Source data:
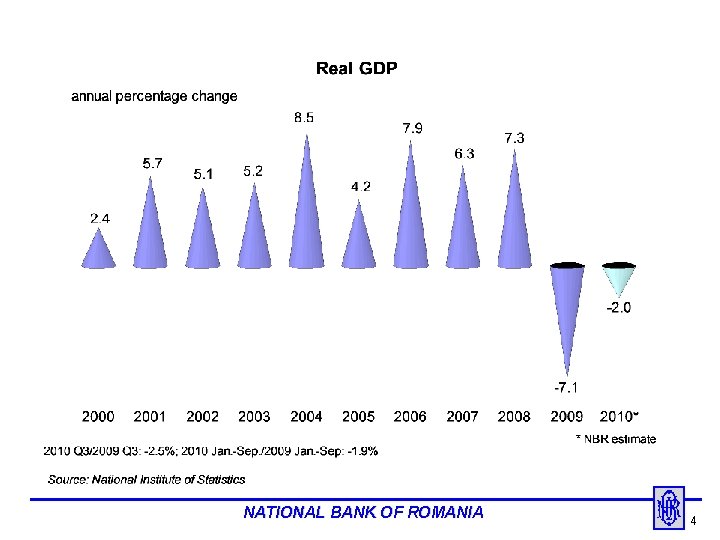 Real GDP

annual percentage change

2.4
5.7
5.1
5.2
8.5
4.2
7.9
6.3
7.3
-7.1
-2.0

2000 2001 2002 2003 2004 2005 2006 2007 2008 2009 2010*

* NBR estimate

2010 Q3/2009 Q3: -2.5%; 2010 Jan.-Sep./2009 Jan.-Sep: -1.9%

Source: National Institute of Statistics

NATIONAL BANK OF ROMANIA

4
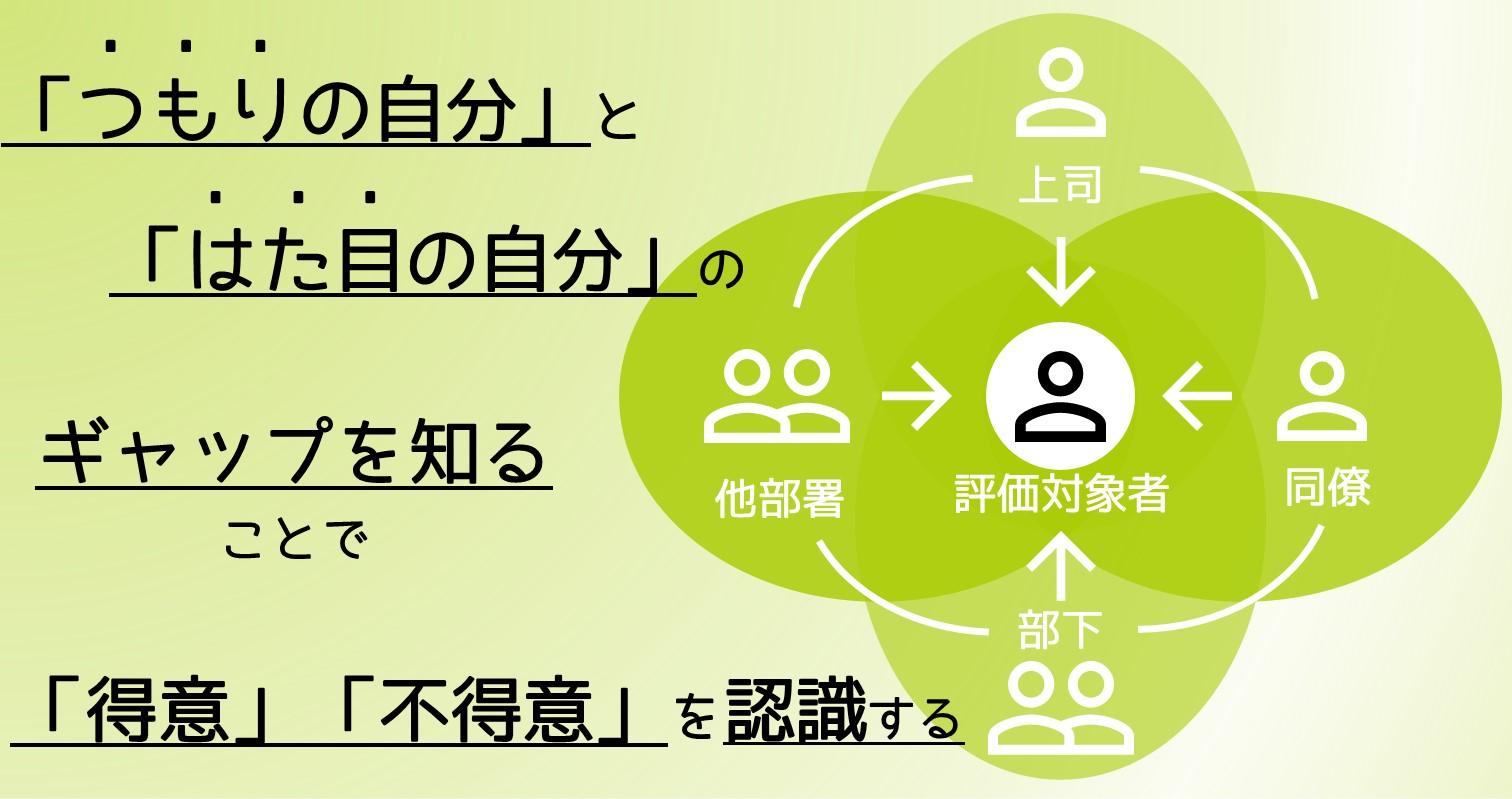 「つもりの自分」と

「はた目の自分」の

ギャップを知る
ことで

「得意」「不得意」を認識する

上司
他部署
評価対象者
同僚
部下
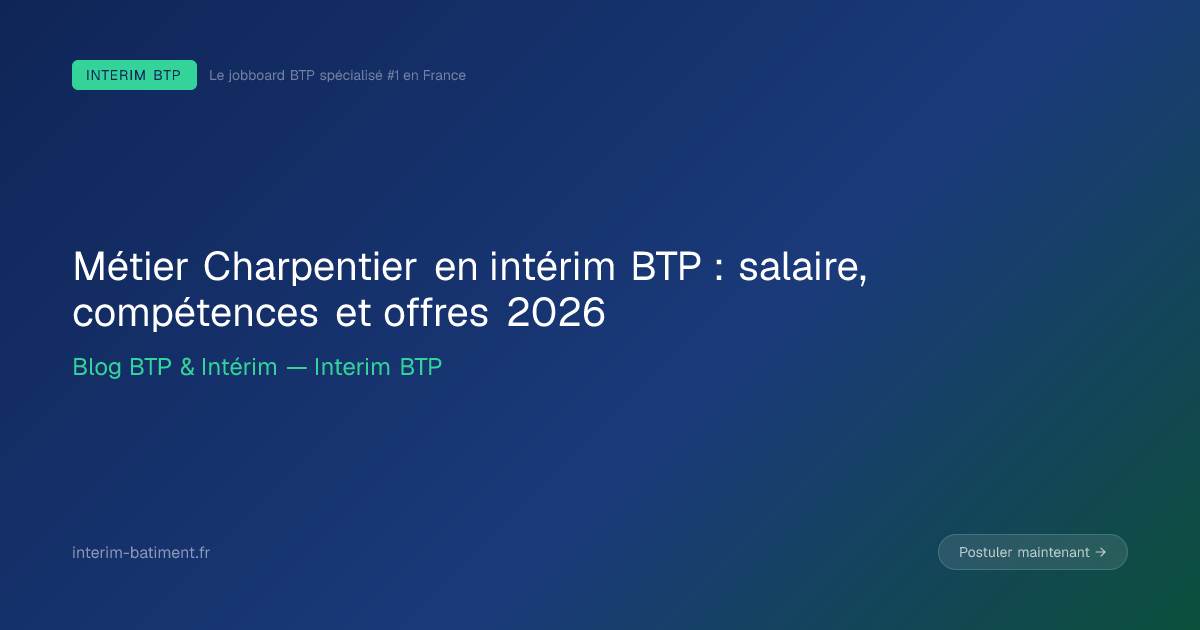 INTERIM BTP

Le jobboard BTP spécialisé #1 en France

Métier Charpentier en intérim BTP : salaire, compétences et offres 2026

Blog BTP & Intérim — Interim BTP

interim-batiment.fr

Postuler maintenant →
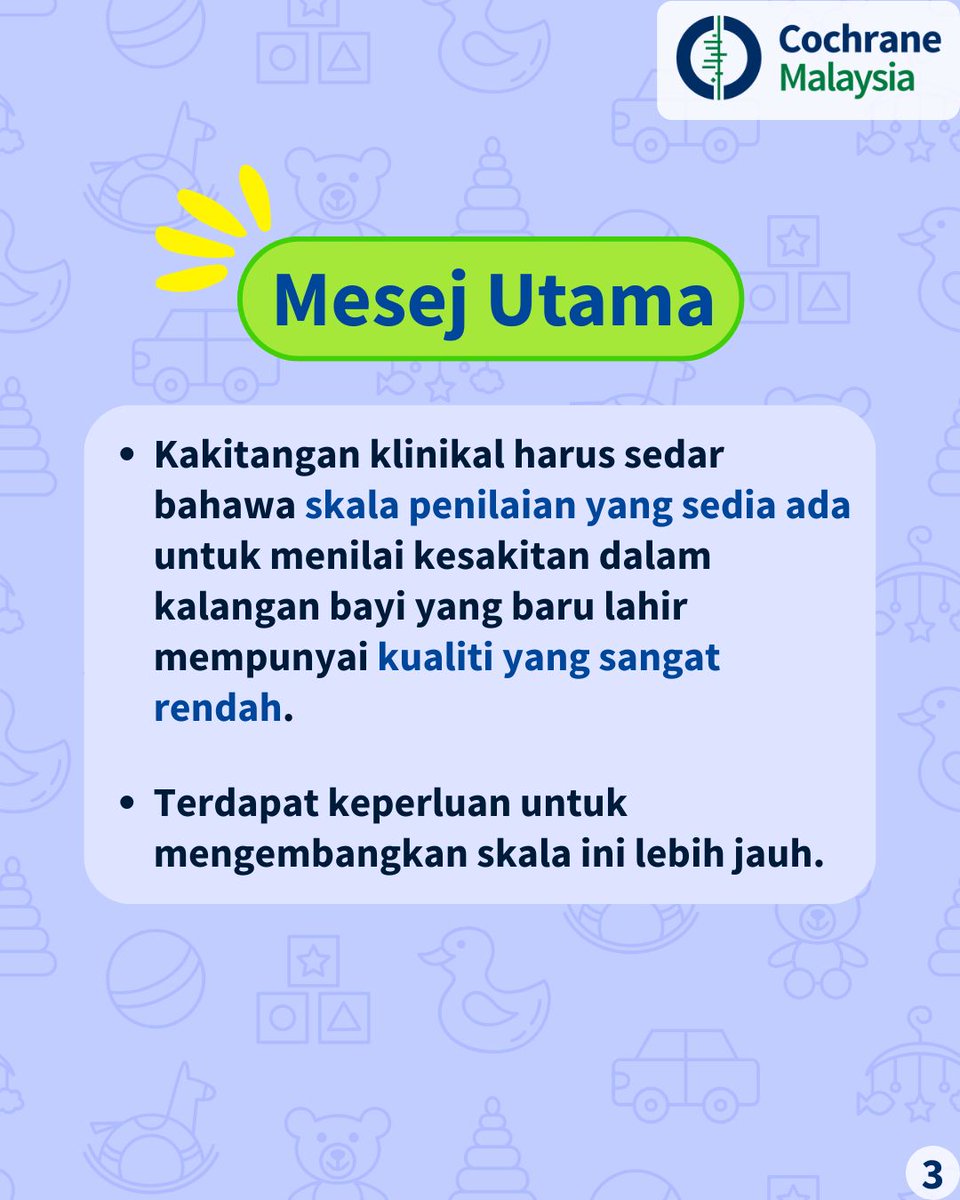 Cochrane
Malaysia

Mesej Utama

• Kakitangan klinikal harus sedar bahawa skala penilaian yang sedia ada untuk menilai kesakitan dalam kalangan bayi yang baru lahir mempunyai kualiti yang sangat rendah.

• Terdapat keperluan untuk mengembangkan skala ini lebih jauh.

3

**WHAT THIS TASK INVOLVES:**
Please repeat exactly the lines from the one containing "Métier Charpentier en" through the end of the entries, both included, omitting pictures.

**REPLY TO THE EXERCISE:**
Métier Charpentier en intérim BTP : salaire, compétences et offres 2026

Blog BTP & Intérim — Interim BTP

interim-batiment.fr

Postuler maintenant →
 Cochrane
Malaysia

Mesej Utama

• Kakitangan klinikal harus sedar bahawa skala penilaian yang sedia ada untuk menilai kesakitan dalam kalangan bayi yang baru lahir mempunyai kualiti yang sangat rendah.

• Terdapat keperluan untuk mengembangkan skala ini lebih jauh.

3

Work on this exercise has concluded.